Pennant, in his Tour through Scotland, thus described the Bealltainn observances as they were practised at the end of last century. "The herds of every village hold their Beltane (a rural sacrifice). They cut a square trench in the ground, leaving the turf in the middle. On that they make a fire of wood, on which they dress a large caudle of eggs, oatmeal, butter, and milk, and bring besides these plenty of beer and whiskey. Each of the company must contribute something towards the feast. The rites begin by pouring a little of the caudle upon the ground, by way of a libation. Every one then takes a cake of oatmeal, on which are raised nine square knobs, each dedicated to some particular being who is supposed to preserve their herds, or to some animal the destroyer of them. Each person then turns his face to the fire, breaks off a knob, and, flinging it over his shoulder, says—'This I give to thee,' naming the being whom he thanks, 'preserver of my sheep,' etc.; or to the destroyer, 'This I give to thee (O fox or eagle), spare my lambs,' etc. When this ceremony is over they all dine on the caudle."
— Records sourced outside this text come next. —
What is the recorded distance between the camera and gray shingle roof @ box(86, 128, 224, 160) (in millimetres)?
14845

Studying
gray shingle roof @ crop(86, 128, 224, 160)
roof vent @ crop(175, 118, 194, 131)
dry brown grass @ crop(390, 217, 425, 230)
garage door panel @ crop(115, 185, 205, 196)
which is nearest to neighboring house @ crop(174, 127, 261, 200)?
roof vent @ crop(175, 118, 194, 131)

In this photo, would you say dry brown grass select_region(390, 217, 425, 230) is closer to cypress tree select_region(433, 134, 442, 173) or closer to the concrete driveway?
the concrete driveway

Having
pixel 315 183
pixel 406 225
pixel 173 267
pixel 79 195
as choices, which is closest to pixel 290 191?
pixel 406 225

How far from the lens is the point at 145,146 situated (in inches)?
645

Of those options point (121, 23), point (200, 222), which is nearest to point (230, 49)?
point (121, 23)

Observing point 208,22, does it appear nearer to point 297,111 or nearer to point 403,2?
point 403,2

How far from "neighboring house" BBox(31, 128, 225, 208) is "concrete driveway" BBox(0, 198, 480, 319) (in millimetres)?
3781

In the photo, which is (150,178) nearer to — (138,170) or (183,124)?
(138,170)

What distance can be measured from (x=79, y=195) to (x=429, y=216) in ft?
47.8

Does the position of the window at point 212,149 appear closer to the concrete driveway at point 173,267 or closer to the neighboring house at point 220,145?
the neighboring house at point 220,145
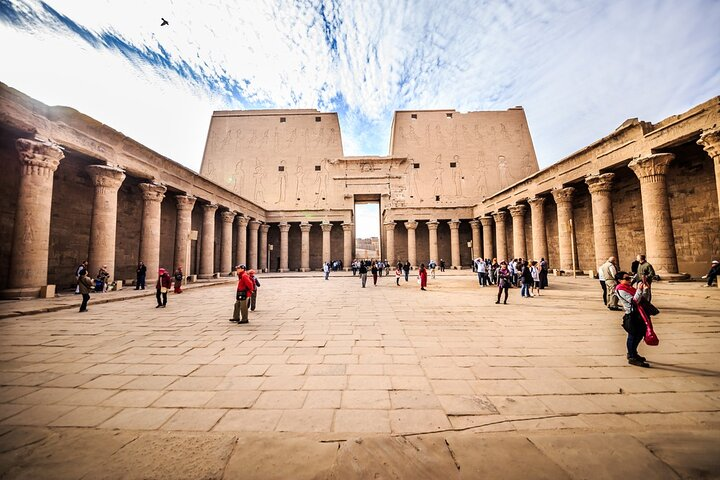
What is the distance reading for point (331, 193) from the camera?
31359 mm

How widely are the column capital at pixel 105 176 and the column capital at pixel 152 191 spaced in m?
1.57

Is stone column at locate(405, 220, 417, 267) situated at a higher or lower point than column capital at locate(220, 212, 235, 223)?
lower

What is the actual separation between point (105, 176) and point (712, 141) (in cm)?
2161

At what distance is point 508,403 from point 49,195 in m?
13.5

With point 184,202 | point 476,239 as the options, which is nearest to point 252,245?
point 184,202

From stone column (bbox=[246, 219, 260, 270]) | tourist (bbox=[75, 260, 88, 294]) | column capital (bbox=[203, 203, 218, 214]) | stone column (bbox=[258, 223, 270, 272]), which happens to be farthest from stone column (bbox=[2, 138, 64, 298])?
stone column (bbox=[258, 223, 270, 272])

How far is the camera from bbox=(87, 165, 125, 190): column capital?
1048 cm

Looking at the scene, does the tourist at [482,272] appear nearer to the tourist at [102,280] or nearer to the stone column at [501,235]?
the stone column at [501,235]

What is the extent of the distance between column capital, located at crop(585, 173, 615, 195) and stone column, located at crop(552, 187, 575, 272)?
1.62m

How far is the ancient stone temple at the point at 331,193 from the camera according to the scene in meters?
9.20

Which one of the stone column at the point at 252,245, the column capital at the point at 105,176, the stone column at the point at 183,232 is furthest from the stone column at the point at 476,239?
the column capital at the point at 105,176

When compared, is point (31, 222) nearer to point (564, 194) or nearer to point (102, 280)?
point (102, 280)

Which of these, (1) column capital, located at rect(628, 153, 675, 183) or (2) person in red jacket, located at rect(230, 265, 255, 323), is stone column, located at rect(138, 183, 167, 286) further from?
(1) column capital, located at rect(628, 153, 675, 183)

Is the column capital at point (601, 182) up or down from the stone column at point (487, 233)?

We thus see that Bealltainn was the survival of the sacrifice of a human being to certain animistic spirits, the preservers of the flocks and herds of the celebrants. Later, cattle must have taken the place of the human victim. Jamieson remarks, quoting O'Brien: "Ignis Bei Dei Aseatica ea lineheil, or May-day, so called from large fires which the Druids were used to light on the summits of the highest hills, into which they drove four-footed beasts, using certain ceremonies to expiate for the sins of the people. The Pagan ceremony of lighting these fires in honour of the Asiatic god Belus gave its name to the entire month of May, which to this day is called Me-na-bealtine, in the Irish, Dor Keating." He says again, speaking of these fires of Baal, that the cattle were driven through them and not sacrificed, the chief design being to avert contagious disorders from them for the year. And quoting from an ancient glossary, O'Brien says: "The Druids lighted two solemn fires every year, and drove all four-footed beasts through them, in order to preserve them from contagious distempers during the current year."
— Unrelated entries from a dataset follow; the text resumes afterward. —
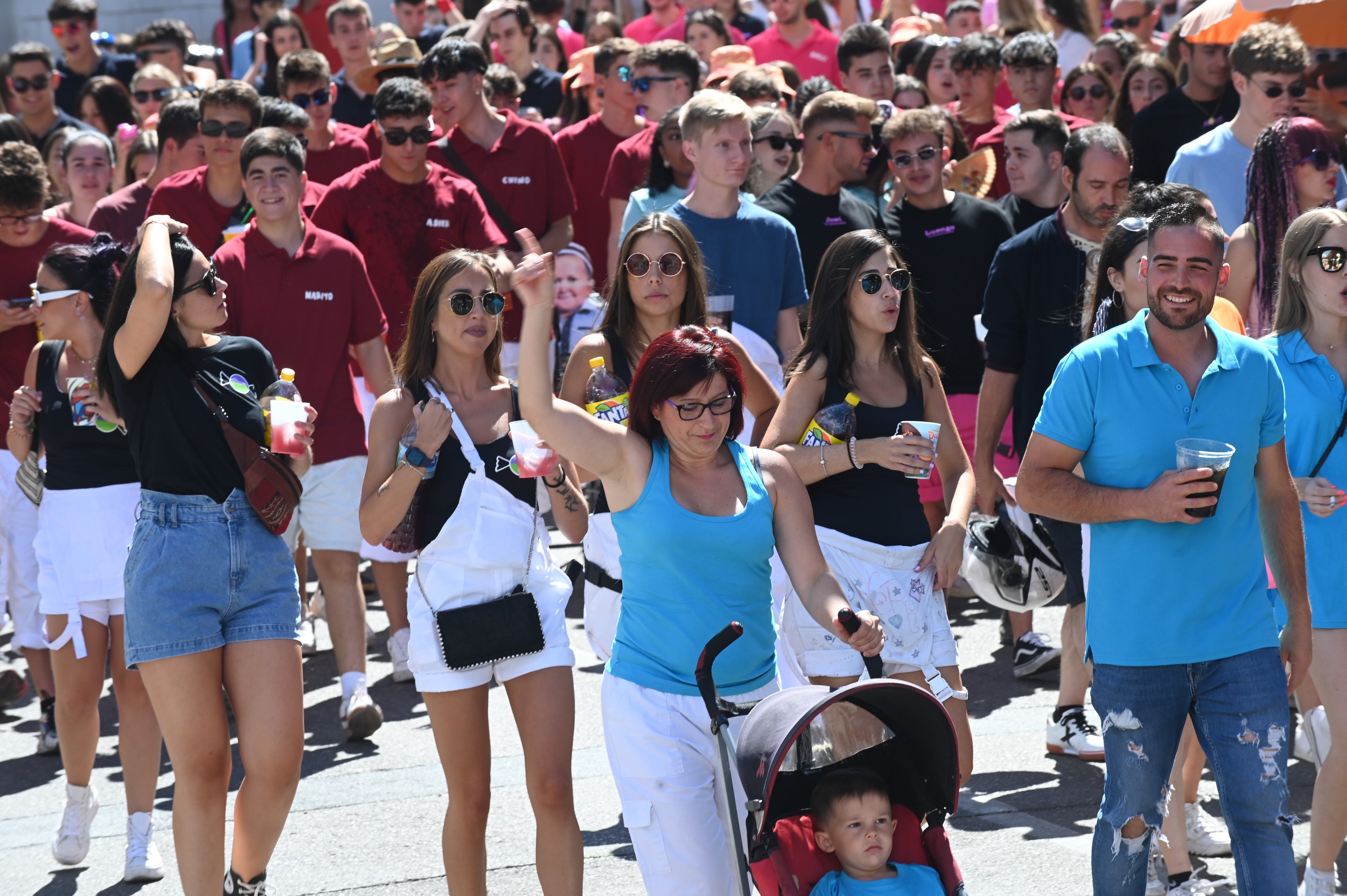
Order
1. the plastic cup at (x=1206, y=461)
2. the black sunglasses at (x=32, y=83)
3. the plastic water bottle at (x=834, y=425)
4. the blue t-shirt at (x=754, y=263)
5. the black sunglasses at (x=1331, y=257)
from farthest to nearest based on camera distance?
the black sunglasses at (x=32, y=83) < the blue t-shirt at (x=754, y=263) < the plastic water bottle at (x=834, y=425) < the black sunglasses at (x=1331, y=257) < the plastic cup at (x=1206, y=461)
Bealltainn was perhaps an adaptation of one of the names of Bilé, a Celtic god of death and the Underworld, one of the Danann or gods imported from Gaul. Thus we may find in the festival the celebration of a propitiatory festival to the god of death and all his devastating crew, the tempest, the fox, the eagle—the pantheon of destroyers, whom it was hoped to placate and soften into protective agencies.

The collection of dew is a notable circumstance in the May Day festival. It is alluded to by Ferguson, who sings in the ancient metre which Scotland took from France:

On May day in a fairy ring
We've seen them round St Anthon's spring
Frae grass the caller dew to wring
To wet their een
And water clear as crystal spring
To synd them clean.

First-of-May dew preserved the skin from wrinkles and freckles, and gave a glow of youth. Dew collected on the morning of the first day of May is supposed to confer witchcraft on the gatherer, and protect against an evil eye. To be seen in a field at daybreak that morning rendered the person seen an object of fear—perhaps as a witch or wizard.